Queered science

by Nick Linsdell on July 24, 2008

in Comedy, Documentary, Highlights, TV

JOHN! John Barrowman: The Making Of Me, BBC One, 9.00pm
JOAN! Lab Rats, BBC Two, 9.30pm

In a universe of infinite possibilities, sandwiching physical dimension against hypothetical dimension, worlds of rock and water and glass against worlds of air and light and thought, the beautiful gas nebulae of libertarianism against the mountainous meteors of totalitarianism, and matter against antimatter, semimatter and a 20%/80% polymatter blend, there exists a world of extreme volcanic volatility and techtonic uncertainty where the slightest movement on the planet’s surface precipitates such cataclysmic quakes and tremors that all life has long since been obliterated, all architecture reduced to rubble and then dust, and every step taken by the brave, foolish pioneers from other worlds is an experience akin to running a three-legged race on hot coals across a bouncy castle of gravel and stone. And even THAT world wouldn’t be as shaky as the premise that, with a science-based documentary on BBC One and a (barely) science-based comedy series on BBC Two, Thursday nights are now officially the BBC’s ‘Science Night’. (Phew!)

Science, science, science. It tells us why things are as they are, and one thing celebrities generally are is better than us, or at least better than us AT stuff. Just to rub our faces in this fact a little more, BBC One has commissioned ‘groundbreaking’ new science series The Making Of Me, in which celebrities determine whether scum like you could have done as well as them if only you’d bothered to try a little bit harder, or whether they really are exceptional and you were always destined to plough the rather pathetic furrow you’ve been shuffling along in for the past couple of decades. In coming weeks Colin Jackson and Vanessa Mae take a look at whether they’ve got buff athlete genes and stringy violinist genes, but first up is celebrity shrinking violet John ‘Johnny’ Barrowman. How to DEFINE John, though? He’s such a (Captain) Jack of all trades, after all: actor, singer, West End leading man, The Movie Game presenter, immortal. Which aspect of his hypermultidimensional talent most warrants close investigation?

Hmmm.

Well…

Ah.

Ok, ok! He’s gay, give the man a break! He obviously doesn’t want it screaming from the rooftops, and even for someone who plays it down as much as John ‘Barry’ Barrowman, it’s clearly hindering his professional life to enough of an extent that he wants to get to the root of the problem, identify the genes that make him the thing he is and, presumably, extract them from his DNA with some sort of Torchwoody DNA-obliterating alien gene therapy gadget that was found in the middle of a glacier or something. Unless, of course, John’s conviction that he was born gay and that it’s got nothing to do with being dressed in a bikini and playing with dolls during his formative years fails to stand up to the scrutiny of science.

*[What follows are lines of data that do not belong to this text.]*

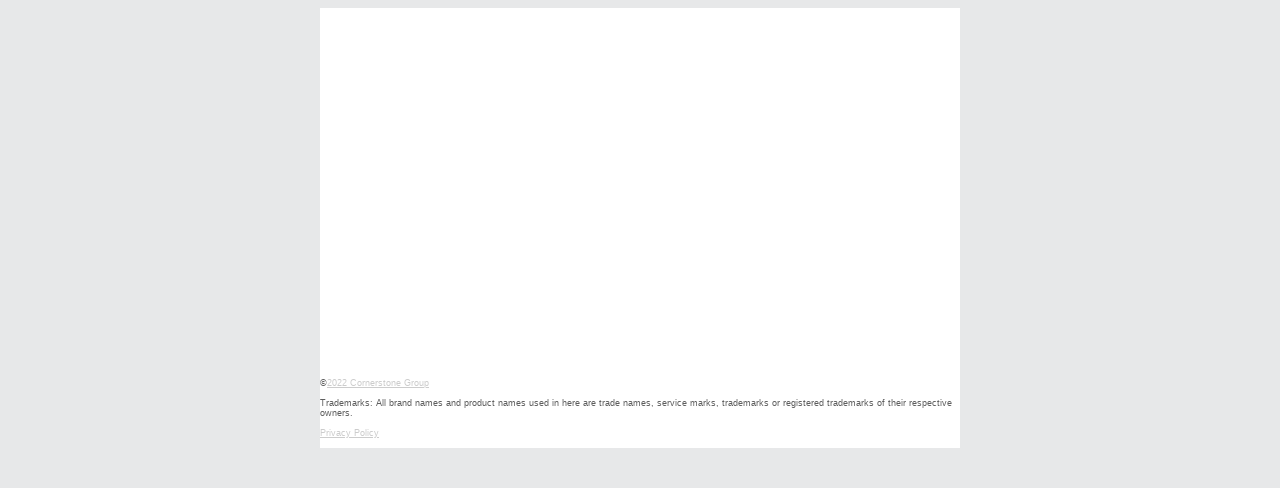

--- FILE ---
content_type: text/html
request_url: https://www.enewsletterhome.com/_eNewsletter/2022/2209_VIDEO_I1_DoIt.htm
body_size: 1368
content:

<!DOCTYPE HTML PUBLIC "-//W3C//DTD HTML 4.01 Transitional//EN"
"http://www.w3.org/TR/html4/loose.dtd">
<html>
<head>
<title>DIY Video Pick of the Month</title>
<meta http-equiv="Content-Type" content="text/html; charset=iso-8859-1">

</head>

<body bgcolor="#e7e8e9" text="#5E5E5E" link="#CCCCCC" vlink="#CCCCCC" alink="#CCCCCC">


<table bgcolor="#FFFFFF" width="640" ALIGN ="CENTER" border="0" cellspacing="0" cellpadding="0">
<tr><TD VALIGN ="TOP"><iframe width="640" height="360" src="https://www.youtube.com/embed/GZK1jjHsurs" title="YouTube video player" frameborder="0" allow="accelerometer; autoplay; clipboard-write; encrypted-media; gyroscope; picture-in-picture" allowfullscreen></iframe></td></tr>
</TABLE>
<table bgcolor="#FFFFFF" width="640" ALIGN ="CENTER" border="0" cellspacing="0" cellpadding="0">
<TR>
  <TD colspan="3" VALIGN ="TOP"><font STYLE="FONT-SIZE: 9PX" FACE="VERDANA, ARIAL, HELVETICA, SANS-SERIF" COLOR=
"#5E5E5E"><BR>
&copy;<a href="https://www.cornerstonenow.com/contact.php" target="_blank">2022 Cornerstone Group</A>
<BR>
<BR>
Trademarks: All brand names and product names used in here are
trade names, service marks, trademarks or registered trademarks of their
respective owners.
<br><br>
<a href="https://www.cornerstonenow.com/privacy.php" target="_blank">Privacy Policy</a><BR>
&nbsp;</font></td>
</TR>
</TABLE>
</body>
</html>
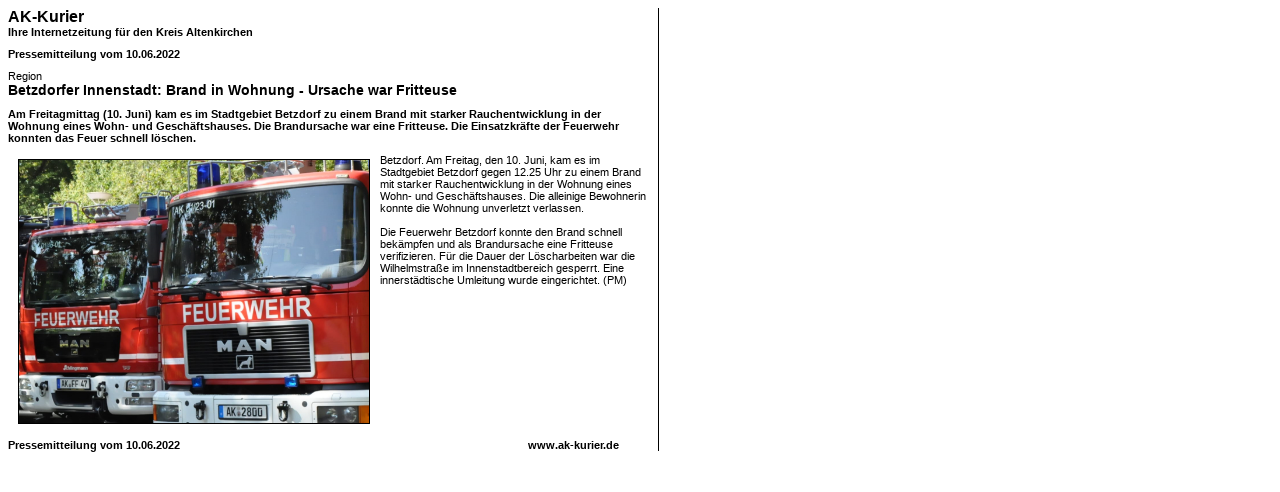

--- FILE ---
content_type: text/html; charset=iso-8859-1
request_url: https://www.ak-kurier.de/akkurier/www/newsprint.php?nid=116976
body_size: 3024
content:

<!DOCTYPE HTML PUBLIC "-//W3C//DTD HTML 4.0 Transitional//EN">
<html>
<head>
	<meta http-equiv="Content-Type" content="text/html; charset=iso-8859-1" />
	<title>Altenkirchener Kurier - AK-Kurier - Internetzeitung für den Kreis Altenkirchen</title>
	<meta name="robots" content="noindex,nofollow">
	
	<link rel="stylesheet" href="css/akkurier.css">
</head>
<body onLoad="window.print();">

	<table border="0" width="100%" cellspacing="0" cellpadding="0">
		<tr>
			<td width="640" nowrap>
				<table border="0" width="100%" cellspacing="0" cellpadding="0">
					<tr>
						<td width="100%" class="topnewshead">AK-Kurier</td>
					</tr>
					<tr>
						<td width="100%" class="copy"><b>Ihre Internetzeitung für den Kreis Altenkirchen</b></td>
					</tr>
					<tr>
						<td width="100%" height="10"></td>
					</tr>
					<tr>
						<td width="100%" class="copy"><b>Pressemitteilung vom 10.06.2022</b></td>
					</tr>
					<tr>
						<td width="100%" height="10"></td>
					</tr>					
					<tr>
						<td width="100%" class="copy">Region</td>
					</tr>
					<tr>
						<td width="100%" class="subtopnewshead">Betzdorfer Innenstadt: Brand in Wohnung - Ursache war Fritteuse </td>
					</tr>
					<tr>
						<td width="100%" height="10"></td>
					</tr>
					<tr>
						<td width="100%" class="copy"><b>Am Freitagmittag (10. Juni) kam es im Stadtgebiet Betzdorf zu einem Brand mit starker Rauchentwicklung in der Wohnung eines Wohn- und Geschäftshauses. Die Brandursache war eine Fritteuse. Die Einsatzkräfte der Feuerwehr konnten das Feuer schnell löschen. </b></td>
					</tr>
					<tr>
						<td width="100%" height="10"></td>
					</tr>
					<tr>
						<td width="100%" class="copy"><img src='https://www.ak-kurier.de/akkurier/www/upload/sfw10062022.JPG' width='350' border='1' alt='Symbolfoto: Archiv/kkö' align='left' hspace='10' vspace='5'>Betzdorf. Am Freitag, den 10. Juni, kam es im Stadtgebiet Betzdorf gegen 12.25 Uhr zu einem Brand mit starker Rauchentwicklung in der Wohnung eines Wohn- und Geschäftshauses. Die alleinige Bewohnerin konnte die Wohnung unverletzt verlassen. <br />
<br />
Die Feuerwehr Betzdorf konnte den Brand schnell bekämpfen und als Brandursache eine Fritteuse verifizieren. Für die Dauer der Löscharbeiten war die Wilhelmstraße im Innenstadtbereich gesperrt. Eine innerstädtische Umleitung wurde eingerichtet. (PM) </td>
					</tr>
					<tr>
						<td width="100%" height="10"></td>
					</tr>
										<tr>
						<td width="100%">
							<table border="0" width="100%" cellspacing="0" cellpadding="0">
								<tr>
									<td width="100%">
										<table border="0" width="100%" cellspacing="0" cellpadding="0">
											<tr>
												<td width="100%" nowrap class="copy"><b>Pressemitteilung vom 10.06.2022</b></td>
												<td width="120" nowrap class="copy"><b>www.ak-kurier.de</b></td>
											</tr>
										</table>
									</td>
								</tr>
															</table>
						</td>
					</tr>
				</table>
			</td>
			<td width="10" nowrap></td>
			<td width="1" nowrap bgcolor="#000000"></td>
			<td width="100%"></td>
		</tr>
	</table>

</body>
</html>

To this end, he approaches a group of scientists to undergo a series of tests to determine just why he is, like, so totally gay. It’s a good question, and after bombarding him with gamma rays and wiring him up to the mains while making him look at pictures of perky, pert naked women and strapping him into a leather armchair with a stack of Cyndi Lauper CDs on rotation they decide to stop messing around and get down to the serious business of proper populist televisual research. So, it’s off to the brain scannery for a brain scan, as well as a spot-the-difference comparison of John’s DNA against his heterosexual brother’s (more ’showtune’ strands in John’s DNA, apparently) and a series of tests to identify those crucial gender split differences, such as whether he reads maps like a woman (badly) or like a man (furiously). And the result? Without wanting to give away the ending, I can exclusively reveal that John ‘Manny’ Barrowman turns out, in fact, to be a homosexual man, and no amount of hair-ironing can conceal this sobering truth.

BBC Two picks up the science baton and runs with it - in fact, it picks it up halfway through the first lap, possibly indicating a lack of faith in the appeal of more than half an hour of John Barrowman to the core scientific audience who are doubtless the target demographic for both The Making Of Me and almost-on-the-verge-of-being-quite-funny sitcom Lab Rats, interesting this week for being the one that I saw being filmed over ten months (TEN MONTHS!) ago. With a time lapse like that, it’s very easy to forget the important details when so much significant history has been made since - we’re now living in a world where Sally Webster has a conservatory, after all - but what I can remember is that there’s a bit where everyone wears giant eyeballs on their heads, Minty the secretary stole every scene she was in and got far and away the hugest laughs from the extremely tired and irritable studio audience, even after four hours (FOUR HOURS!) of watching Jo Enwright go for ‘just another take’ seven or eight times per scene, and the staggeringly topical Joan Armatrading references are every bit as staggeringly topical now as they were ten months (TEN MONTHS!) ago. Testubetastic!